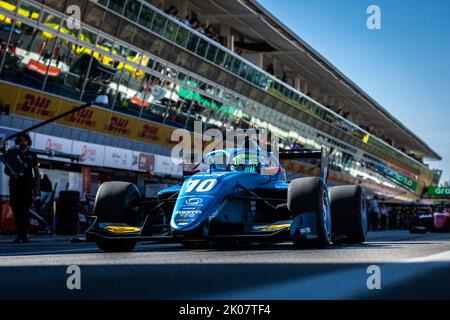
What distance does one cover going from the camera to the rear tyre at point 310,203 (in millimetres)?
7445

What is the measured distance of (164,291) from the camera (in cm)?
319

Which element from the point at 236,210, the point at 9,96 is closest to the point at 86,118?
the point at 9,96

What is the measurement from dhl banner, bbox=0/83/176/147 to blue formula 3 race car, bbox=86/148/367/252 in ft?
38.5

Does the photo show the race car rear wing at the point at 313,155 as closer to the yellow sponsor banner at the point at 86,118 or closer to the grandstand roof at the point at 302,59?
the yellow sponsor banner at the point at 86,118

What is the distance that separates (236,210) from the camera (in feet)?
25.8

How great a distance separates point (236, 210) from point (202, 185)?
2.21ft

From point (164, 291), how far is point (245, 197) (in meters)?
4.61

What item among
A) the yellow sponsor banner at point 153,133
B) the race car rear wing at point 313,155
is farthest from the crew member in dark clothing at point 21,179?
the yellow sponsor banner at point 153,133

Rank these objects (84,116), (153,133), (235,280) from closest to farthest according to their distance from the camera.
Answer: (235,280) < (84,116) < (153,133)

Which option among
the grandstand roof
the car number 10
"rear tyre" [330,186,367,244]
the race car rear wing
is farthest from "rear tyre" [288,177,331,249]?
the grandstand roof

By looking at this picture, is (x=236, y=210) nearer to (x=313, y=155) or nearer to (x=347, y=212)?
(x=347, y=212)

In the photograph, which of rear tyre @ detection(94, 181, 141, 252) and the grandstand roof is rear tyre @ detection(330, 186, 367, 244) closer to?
rear tyre @ detection(94, 181, 141, 252)

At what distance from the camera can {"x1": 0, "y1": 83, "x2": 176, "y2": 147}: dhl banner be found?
1927cm
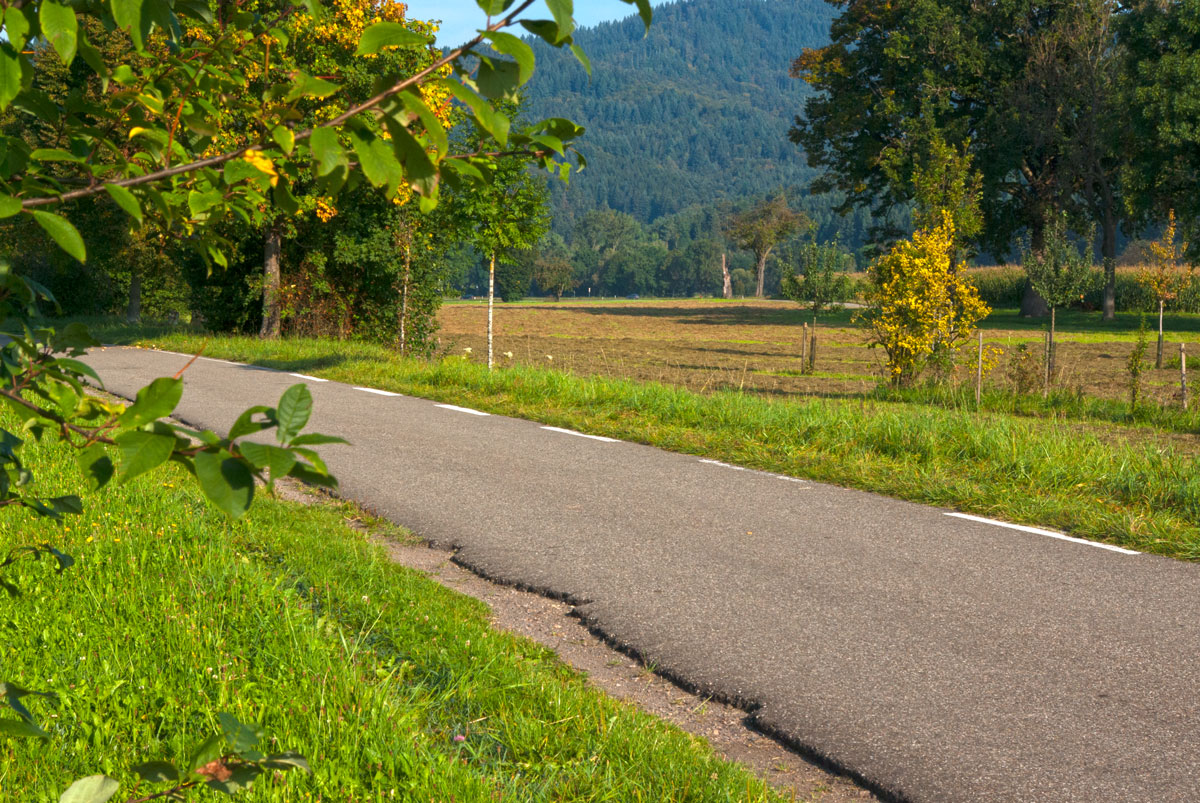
========================================
◆ TASK DETAILS: Reproduce verbatim the lines of the records, starting with the line that contains "What item among" and continuing through the end of the records. Omit the pictures from your reply.

◆ COMPLETED EXERCISE:
What item among
A) the yellow sponsor banner at point 153,133
B) the race car rear wing at point 313,155
is farthest from the crew member in dark clothing at point 21,179?
the yellow sponsor banner at point 153,133

Rank these objects (84,116), (153,133), (235,280) from closest to farthest according to their distance from the camera.
Answer: (235,280) < (84,116) < (153,133)

Which option among
the grandstand roof
the car number 10
"rear tyre" [330,186,367,244]
the race car rear wing
is farthest from "rear tyre" [288,177,331,249]?
the grandstand roof

By looking at this picture, is (x=236, y=210) nearer to (x=313, y=155) or nearer to (x=347, y=212)?
(x=347, y=212)

In the photograph, which of rear tyre @ detection(94, 181, 141, 252) and the grandstand roof is rear tyre @ detection(330, 186, 367, 244) closer to?
rear tyre @ detection(94, 181, 141, 252)

At what distance from the camera can {"x1": 0, "y1": 83, "x2": 176, "y2": 147}: dhl banner be found?
1927cm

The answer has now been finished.